■ Records shown ■
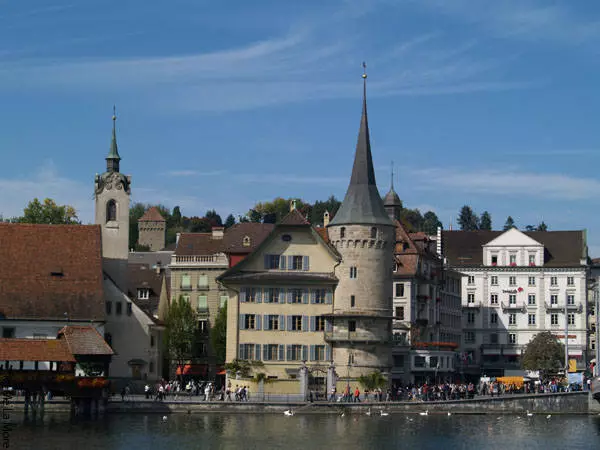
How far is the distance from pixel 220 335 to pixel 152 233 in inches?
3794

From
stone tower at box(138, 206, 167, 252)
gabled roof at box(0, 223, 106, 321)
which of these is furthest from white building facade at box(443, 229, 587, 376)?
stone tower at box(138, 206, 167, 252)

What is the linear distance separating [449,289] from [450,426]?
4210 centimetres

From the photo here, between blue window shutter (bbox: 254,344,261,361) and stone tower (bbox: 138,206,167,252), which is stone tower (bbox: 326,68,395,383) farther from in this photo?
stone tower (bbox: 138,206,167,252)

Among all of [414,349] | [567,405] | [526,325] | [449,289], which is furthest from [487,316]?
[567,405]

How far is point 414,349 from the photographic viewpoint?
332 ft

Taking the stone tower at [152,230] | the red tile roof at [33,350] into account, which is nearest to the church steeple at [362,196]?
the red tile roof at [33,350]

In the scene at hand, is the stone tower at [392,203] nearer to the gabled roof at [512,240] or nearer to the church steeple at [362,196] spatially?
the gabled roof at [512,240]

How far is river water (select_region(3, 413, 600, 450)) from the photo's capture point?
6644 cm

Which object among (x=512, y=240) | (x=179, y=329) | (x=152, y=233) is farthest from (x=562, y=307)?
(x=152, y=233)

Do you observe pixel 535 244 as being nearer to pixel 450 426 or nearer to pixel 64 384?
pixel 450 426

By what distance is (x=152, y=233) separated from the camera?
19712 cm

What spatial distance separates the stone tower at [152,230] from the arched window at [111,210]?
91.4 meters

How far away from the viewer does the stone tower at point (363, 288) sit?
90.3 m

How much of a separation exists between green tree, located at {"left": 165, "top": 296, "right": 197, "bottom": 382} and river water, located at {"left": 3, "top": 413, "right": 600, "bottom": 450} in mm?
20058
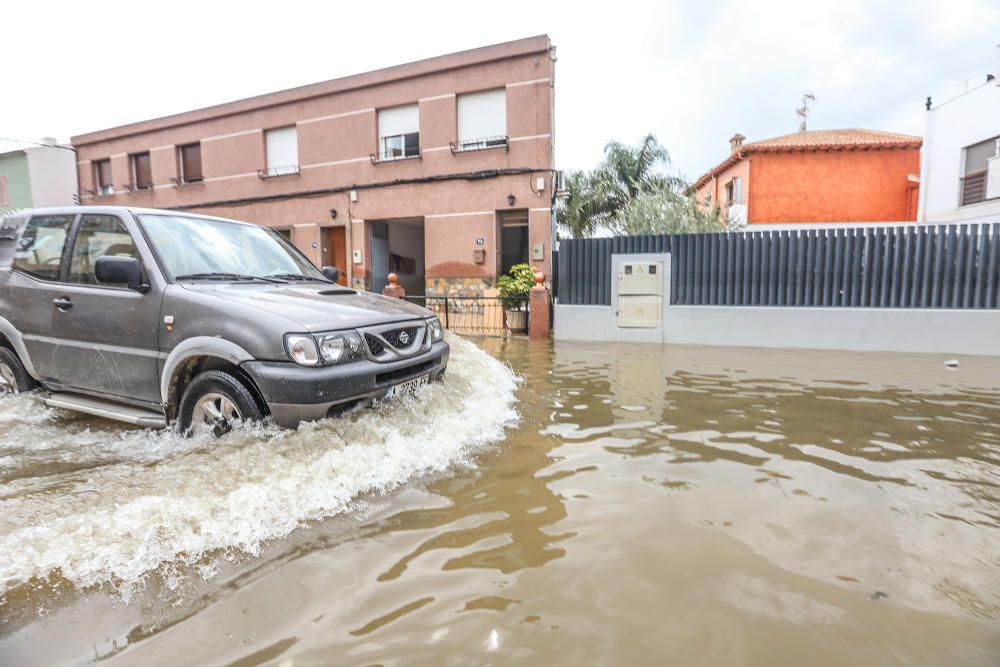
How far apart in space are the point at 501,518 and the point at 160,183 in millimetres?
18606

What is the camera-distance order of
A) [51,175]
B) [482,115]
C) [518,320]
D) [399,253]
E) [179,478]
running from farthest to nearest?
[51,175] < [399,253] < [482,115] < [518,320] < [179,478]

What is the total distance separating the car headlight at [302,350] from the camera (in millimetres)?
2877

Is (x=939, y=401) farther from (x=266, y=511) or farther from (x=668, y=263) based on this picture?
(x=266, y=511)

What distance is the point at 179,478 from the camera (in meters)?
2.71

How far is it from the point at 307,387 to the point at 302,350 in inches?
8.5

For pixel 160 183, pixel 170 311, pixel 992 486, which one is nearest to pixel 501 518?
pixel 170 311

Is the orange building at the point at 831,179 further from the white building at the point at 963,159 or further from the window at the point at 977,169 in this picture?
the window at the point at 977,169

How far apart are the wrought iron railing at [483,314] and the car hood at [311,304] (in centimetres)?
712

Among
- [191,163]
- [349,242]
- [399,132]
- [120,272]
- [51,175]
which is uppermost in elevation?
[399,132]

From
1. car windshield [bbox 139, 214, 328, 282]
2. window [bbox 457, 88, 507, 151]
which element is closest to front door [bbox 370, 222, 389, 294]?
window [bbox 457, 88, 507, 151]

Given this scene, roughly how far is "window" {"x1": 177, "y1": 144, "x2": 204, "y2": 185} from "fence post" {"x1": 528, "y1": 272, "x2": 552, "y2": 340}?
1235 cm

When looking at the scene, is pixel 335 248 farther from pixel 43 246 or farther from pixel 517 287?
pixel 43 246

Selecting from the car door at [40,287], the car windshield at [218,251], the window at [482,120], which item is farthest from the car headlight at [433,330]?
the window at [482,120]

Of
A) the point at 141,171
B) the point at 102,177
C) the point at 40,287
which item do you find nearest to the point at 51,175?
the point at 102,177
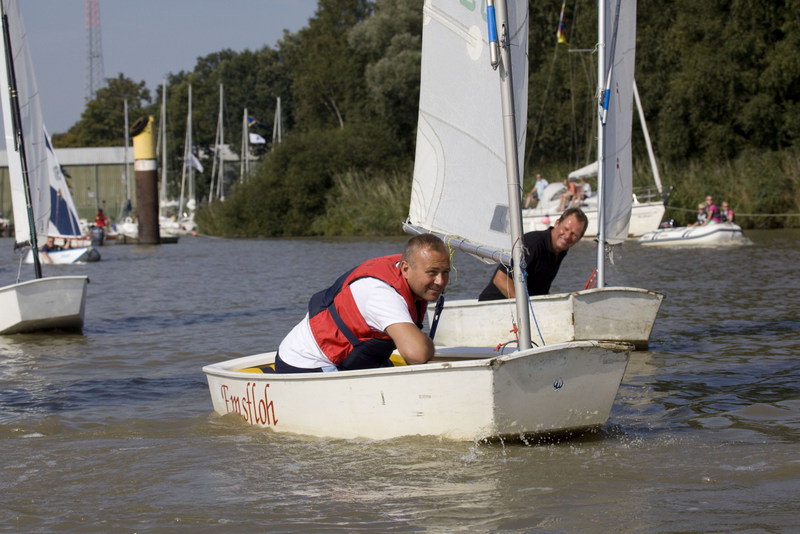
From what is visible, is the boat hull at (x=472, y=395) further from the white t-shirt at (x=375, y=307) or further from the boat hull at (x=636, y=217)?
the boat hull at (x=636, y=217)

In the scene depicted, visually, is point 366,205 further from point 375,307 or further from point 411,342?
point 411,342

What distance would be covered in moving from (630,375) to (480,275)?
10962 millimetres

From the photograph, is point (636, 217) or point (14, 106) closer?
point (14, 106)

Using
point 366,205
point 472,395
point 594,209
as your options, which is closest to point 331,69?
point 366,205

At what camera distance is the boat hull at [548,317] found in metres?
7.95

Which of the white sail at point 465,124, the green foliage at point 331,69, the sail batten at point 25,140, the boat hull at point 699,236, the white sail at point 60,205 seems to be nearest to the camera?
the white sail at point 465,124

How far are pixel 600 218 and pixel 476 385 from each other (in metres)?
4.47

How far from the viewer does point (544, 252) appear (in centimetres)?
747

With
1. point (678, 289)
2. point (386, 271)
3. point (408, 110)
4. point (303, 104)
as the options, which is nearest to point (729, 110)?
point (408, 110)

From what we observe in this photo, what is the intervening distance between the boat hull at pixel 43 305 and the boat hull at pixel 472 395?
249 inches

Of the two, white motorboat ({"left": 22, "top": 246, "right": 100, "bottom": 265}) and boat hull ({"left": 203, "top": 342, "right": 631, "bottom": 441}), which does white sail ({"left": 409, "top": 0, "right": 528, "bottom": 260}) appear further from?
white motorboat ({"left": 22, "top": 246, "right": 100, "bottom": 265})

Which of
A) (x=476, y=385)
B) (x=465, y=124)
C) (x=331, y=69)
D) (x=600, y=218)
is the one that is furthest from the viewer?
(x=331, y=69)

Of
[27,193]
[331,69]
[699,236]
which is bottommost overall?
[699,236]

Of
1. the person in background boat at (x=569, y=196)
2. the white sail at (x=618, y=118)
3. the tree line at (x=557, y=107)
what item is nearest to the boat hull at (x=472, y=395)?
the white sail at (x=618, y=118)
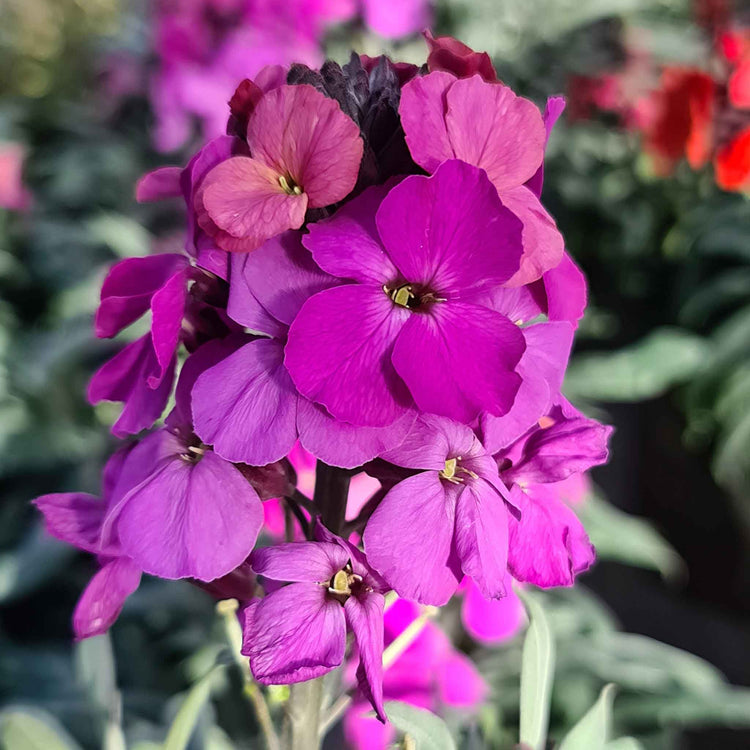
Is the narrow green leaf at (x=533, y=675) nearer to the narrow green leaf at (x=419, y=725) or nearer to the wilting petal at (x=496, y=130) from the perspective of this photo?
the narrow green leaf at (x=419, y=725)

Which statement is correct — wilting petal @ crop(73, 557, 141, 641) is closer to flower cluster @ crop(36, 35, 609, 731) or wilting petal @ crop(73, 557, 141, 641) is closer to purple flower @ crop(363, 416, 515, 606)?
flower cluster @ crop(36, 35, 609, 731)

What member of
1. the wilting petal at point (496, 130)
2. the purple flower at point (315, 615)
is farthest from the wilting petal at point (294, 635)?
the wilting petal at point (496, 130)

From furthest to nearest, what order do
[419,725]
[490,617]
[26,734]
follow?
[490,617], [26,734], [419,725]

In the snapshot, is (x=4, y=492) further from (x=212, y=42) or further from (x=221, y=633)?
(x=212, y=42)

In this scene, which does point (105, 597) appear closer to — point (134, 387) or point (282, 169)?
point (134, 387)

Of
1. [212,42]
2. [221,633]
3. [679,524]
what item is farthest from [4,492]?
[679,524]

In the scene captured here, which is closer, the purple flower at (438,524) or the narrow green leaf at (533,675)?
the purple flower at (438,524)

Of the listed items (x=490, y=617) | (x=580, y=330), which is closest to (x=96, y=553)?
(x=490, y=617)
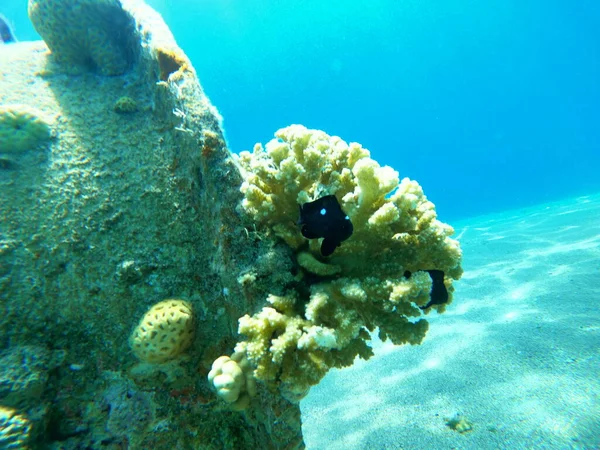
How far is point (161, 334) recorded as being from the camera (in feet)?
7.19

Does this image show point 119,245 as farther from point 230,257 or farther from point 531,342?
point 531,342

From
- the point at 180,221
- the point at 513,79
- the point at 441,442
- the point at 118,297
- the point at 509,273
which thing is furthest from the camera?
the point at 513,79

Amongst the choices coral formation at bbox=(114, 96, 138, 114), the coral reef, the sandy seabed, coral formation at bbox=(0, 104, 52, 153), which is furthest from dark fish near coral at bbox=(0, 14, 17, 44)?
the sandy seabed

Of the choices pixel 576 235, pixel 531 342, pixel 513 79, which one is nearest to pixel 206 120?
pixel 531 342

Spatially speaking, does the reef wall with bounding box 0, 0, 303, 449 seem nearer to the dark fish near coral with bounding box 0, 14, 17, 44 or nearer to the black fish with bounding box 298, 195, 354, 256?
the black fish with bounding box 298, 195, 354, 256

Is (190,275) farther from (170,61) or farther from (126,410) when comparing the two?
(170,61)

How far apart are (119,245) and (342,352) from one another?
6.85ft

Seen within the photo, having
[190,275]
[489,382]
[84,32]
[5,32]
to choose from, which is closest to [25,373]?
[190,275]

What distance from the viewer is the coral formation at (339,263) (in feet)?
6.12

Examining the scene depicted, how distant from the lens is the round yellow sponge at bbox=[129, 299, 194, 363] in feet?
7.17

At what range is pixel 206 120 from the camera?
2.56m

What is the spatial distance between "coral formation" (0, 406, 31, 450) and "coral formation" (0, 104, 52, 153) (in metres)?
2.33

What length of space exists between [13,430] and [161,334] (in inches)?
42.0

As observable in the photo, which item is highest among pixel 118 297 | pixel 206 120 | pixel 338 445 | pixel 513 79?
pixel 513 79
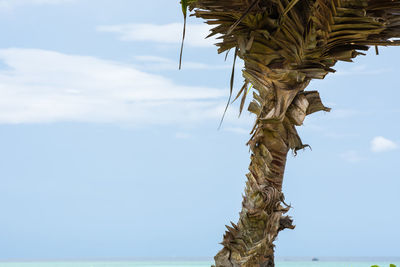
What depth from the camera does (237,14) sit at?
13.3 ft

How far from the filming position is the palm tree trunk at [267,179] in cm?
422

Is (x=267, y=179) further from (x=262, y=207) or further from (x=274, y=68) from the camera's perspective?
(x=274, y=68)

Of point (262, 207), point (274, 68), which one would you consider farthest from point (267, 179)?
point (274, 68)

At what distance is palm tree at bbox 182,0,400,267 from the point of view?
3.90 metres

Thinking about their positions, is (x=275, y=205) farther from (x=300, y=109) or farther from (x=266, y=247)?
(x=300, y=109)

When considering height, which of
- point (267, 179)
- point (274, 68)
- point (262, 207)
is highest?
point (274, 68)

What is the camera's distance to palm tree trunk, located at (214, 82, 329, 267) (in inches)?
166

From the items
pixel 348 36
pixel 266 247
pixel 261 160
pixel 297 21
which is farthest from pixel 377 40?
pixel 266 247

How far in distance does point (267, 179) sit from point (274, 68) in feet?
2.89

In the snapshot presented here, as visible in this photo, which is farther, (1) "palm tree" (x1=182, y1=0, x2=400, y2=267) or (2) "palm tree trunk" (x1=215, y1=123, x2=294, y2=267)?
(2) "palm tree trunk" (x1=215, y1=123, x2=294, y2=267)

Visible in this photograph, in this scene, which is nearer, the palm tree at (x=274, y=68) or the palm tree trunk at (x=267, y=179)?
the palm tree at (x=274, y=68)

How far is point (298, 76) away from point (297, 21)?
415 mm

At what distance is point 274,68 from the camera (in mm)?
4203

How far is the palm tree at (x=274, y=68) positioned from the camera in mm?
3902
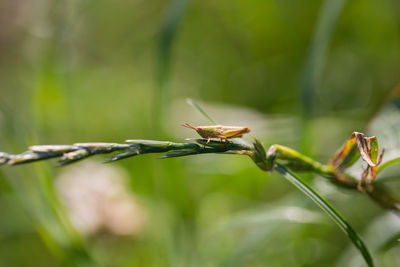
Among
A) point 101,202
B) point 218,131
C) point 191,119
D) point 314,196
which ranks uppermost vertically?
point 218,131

■ Written exercise ■
Starting with the line that contains "How far is the palm" and going on through the end of the entries, write every line out again, requests included, and leave the pictures out. In the answers only, scale each distance and point coordinate by 1.45, rounding to whole numbers with halves rounded up.

■ Answer to the problem ■
How far is the palm tree at (x=274, y=68) positioned from the camera in mm?
5658
Among
A) point 101,202
B) point 218,131
C) point 191,119
D) point 314,196
which ranks uppermost vertically?
point 316,190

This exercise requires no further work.